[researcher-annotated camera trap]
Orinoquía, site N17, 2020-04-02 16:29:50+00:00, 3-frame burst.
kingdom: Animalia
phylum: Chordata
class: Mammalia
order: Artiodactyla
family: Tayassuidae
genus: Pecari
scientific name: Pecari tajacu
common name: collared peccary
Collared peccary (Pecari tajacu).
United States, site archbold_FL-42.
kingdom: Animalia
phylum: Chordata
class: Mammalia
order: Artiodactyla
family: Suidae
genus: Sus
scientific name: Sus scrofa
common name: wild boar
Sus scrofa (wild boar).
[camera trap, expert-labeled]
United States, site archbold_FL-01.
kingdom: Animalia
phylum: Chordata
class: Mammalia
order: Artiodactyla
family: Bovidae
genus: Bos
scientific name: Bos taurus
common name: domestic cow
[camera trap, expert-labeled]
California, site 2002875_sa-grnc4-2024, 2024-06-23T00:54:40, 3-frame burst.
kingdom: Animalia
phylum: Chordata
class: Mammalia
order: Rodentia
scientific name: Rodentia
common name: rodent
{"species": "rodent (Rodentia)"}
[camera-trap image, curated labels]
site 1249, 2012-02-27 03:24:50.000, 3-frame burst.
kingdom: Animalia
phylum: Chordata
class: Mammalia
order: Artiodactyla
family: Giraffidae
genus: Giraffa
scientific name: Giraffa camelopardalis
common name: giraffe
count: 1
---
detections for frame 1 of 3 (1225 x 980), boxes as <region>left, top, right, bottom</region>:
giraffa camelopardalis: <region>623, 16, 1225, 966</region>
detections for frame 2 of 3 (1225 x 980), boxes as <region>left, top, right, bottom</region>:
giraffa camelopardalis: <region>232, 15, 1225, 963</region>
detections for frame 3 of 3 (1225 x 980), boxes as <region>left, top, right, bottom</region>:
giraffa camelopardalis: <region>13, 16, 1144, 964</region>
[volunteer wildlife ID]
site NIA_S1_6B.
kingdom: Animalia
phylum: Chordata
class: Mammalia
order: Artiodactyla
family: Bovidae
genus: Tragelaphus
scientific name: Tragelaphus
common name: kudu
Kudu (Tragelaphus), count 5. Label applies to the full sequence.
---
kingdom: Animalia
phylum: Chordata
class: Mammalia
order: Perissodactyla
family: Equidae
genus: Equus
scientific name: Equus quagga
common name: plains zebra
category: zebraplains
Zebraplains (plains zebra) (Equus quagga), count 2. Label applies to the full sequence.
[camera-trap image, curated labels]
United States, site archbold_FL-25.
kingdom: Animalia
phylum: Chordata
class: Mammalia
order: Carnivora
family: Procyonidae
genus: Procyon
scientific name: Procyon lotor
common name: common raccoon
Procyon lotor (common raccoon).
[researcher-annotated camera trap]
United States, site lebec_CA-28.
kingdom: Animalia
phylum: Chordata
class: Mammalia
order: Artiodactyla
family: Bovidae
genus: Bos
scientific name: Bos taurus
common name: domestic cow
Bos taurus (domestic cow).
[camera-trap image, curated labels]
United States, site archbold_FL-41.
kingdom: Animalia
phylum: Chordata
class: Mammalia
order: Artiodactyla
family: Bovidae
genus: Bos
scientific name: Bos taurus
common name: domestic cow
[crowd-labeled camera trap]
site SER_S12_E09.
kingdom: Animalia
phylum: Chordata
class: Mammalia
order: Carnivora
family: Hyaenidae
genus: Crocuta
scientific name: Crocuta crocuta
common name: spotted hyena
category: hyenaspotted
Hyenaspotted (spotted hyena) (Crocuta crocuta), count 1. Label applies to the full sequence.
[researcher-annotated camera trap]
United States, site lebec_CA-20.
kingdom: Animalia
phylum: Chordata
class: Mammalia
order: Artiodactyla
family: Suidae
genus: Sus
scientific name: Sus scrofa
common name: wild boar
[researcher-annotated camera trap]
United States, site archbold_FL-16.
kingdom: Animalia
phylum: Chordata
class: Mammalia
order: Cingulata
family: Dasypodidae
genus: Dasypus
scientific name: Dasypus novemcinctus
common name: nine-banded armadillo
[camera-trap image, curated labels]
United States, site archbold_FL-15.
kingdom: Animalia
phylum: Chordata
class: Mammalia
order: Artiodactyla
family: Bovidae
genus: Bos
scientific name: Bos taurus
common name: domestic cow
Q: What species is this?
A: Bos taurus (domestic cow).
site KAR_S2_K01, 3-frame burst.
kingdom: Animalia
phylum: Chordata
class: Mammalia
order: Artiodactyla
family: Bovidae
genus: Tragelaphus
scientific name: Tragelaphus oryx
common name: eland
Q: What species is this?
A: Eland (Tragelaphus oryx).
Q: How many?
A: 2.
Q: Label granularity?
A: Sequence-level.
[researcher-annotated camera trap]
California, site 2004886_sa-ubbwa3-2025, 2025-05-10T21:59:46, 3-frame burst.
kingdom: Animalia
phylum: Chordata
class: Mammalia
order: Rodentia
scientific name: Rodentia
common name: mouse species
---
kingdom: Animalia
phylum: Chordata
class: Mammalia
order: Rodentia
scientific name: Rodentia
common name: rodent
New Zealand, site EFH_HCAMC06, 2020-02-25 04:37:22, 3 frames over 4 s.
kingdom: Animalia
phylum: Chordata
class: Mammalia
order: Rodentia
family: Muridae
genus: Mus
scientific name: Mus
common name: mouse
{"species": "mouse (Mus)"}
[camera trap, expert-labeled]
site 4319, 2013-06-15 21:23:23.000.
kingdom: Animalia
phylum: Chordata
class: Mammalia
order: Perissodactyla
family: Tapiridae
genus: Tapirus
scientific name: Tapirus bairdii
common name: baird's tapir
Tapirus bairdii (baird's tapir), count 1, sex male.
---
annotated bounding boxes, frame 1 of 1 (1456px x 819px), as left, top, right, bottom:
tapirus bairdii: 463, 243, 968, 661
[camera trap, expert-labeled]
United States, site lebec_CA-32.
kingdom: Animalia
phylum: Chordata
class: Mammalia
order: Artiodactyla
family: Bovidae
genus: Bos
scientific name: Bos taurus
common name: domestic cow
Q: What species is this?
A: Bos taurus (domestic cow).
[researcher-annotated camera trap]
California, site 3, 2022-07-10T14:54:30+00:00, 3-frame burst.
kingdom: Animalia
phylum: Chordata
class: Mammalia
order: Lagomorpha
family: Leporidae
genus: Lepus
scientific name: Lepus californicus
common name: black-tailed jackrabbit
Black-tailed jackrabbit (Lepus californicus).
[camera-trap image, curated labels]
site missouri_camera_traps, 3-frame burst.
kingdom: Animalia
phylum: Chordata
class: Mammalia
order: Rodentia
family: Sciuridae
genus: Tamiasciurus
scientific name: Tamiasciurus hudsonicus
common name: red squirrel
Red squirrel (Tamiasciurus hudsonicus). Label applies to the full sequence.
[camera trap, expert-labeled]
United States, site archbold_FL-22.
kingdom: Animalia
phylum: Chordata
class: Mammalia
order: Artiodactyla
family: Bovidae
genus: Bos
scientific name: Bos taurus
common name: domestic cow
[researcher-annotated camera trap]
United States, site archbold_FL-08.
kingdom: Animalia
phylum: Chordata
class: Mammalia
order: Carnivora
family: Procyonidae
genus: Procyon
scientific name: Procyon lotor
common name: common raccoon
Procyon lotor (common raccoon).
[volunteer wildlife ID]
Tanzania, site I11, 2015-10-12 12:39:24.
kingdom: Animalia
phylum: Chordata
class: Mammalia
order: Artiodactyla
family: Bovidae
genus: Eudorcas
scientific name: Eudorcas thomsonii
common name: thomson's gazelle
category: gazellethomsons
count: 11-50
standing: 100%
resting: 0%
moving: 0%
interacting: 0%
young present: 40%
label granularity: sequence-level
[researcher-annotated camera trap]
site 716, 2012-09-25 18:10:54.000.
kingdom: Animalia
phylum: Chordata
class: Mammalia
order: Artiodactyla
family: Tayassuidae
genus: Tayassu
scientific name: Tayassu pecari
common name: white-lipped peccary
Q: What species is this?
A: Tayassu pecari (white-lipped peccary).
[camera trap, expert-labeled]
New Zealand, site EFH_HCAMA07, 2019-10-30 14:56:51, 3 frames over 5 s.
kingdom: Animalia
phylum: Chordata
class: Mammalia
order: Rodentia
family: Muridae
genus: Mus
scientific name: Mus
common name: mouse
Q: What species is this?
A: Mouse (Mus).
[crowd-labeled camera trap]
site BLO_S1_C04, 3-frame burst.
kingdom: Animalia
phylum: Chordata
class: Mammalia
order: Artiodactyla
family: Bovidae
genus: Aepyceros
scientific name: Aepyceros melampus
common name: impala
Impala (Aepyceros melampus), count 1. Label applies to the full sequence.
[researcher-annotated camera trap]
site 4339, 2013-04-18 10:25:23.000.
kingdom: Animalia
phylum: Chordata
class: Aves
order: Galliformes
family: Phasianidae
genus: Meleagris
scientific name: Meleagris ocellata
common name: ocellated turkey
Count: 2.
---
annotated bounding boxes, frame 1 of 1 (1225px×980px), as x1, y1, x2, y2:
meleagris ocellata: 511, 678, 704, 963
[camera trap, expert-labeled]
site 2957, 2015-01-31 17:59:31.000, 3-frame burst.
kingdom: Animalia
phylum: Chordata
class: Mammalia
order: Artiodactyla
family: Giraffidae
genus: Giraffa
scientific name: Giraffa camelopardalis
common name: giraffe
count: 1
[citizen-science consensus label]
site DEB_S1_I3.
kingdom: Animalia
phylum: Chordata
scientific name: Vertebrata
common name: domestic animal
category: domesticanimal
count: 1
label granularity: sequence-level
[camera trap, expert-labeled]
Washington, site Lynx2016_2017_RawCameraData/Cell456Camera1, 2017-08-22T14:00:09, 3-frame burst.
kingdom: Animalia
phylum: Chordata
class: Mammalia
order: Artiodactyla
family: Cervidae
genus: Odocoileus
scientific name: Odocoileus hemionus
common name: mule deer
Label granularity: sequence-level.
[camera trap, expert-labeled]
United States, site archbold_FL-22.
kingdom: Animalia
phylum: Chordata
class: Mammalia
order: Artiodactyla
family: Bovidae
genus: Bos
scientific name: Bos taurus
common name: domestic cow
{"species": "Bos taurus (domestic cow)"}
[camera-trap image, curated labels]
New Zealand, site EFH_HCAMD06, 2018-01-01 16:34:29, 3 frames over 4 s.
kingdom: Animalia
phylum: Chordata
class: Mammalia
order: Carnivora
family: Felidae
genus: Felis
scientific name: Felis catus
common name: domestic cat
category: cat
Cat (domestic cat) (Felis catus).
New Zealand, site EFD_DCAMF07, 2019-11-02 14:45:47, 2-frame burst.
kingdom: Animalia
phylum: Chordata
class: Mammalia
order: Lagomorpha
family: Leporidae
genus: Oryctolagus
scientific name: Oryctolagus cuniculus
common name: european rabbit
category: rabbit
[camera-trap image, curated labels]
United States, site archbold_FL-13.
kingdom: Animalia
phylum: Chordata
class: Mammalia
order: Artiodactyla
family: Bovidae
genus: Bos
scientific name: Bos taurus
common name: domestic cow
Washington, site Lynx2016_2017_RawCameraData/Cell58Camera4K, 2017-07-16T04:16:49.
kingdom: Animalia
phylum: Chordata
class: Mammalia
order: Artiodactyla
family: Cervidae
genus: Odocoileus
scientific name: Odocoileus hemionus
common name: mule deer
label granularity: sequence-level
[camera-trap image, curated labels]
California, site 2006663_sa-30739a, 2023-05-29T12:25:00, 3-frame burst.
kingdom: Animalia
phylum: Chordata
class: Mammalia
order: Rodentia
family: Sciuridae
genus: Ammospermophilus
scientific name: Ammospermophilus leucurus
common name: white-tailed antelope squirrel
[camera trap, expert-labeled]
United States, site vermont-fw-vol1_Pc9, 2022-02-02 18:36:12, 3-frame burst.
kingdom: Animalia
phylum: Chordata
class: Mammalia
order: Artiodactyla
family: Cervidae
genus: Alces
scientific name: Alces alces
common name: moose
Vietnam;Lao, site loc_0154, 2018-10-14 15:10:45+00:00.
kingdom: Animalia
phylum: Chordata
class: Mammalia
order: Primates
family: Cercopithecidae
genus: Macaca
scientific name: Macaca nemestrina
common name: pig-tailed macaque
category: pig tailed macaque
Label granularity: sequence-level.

**WHAT YOU SHOULD DO**
In the listing above, start at the line with "site 716, 2012-09-25 18:10:54.000.", go on through the line with "New Zealand, site EFH_HCAMA07, 2019-10-30", and copy each of those lines exactly; leave out all the rest.

**RESPONSE BELOW**
site 716, 2012-09-25 18:10:54.000.
kingdom: Animalia
phylum: Chordata
class: Mammalia
order: Artiodactyla
family: Tayassuidae
genus: Tayassu
scientific name: Tayassu pecari
common name: white-lipped peccary
Q: What species is this?
A: Tayassu pecari (white-lipped peccary).
[camera trap, expert-labeled]
New Zealand, site EFH_HCAMA07, 2019-10-30 14:56:51, 3 frames over 5 s.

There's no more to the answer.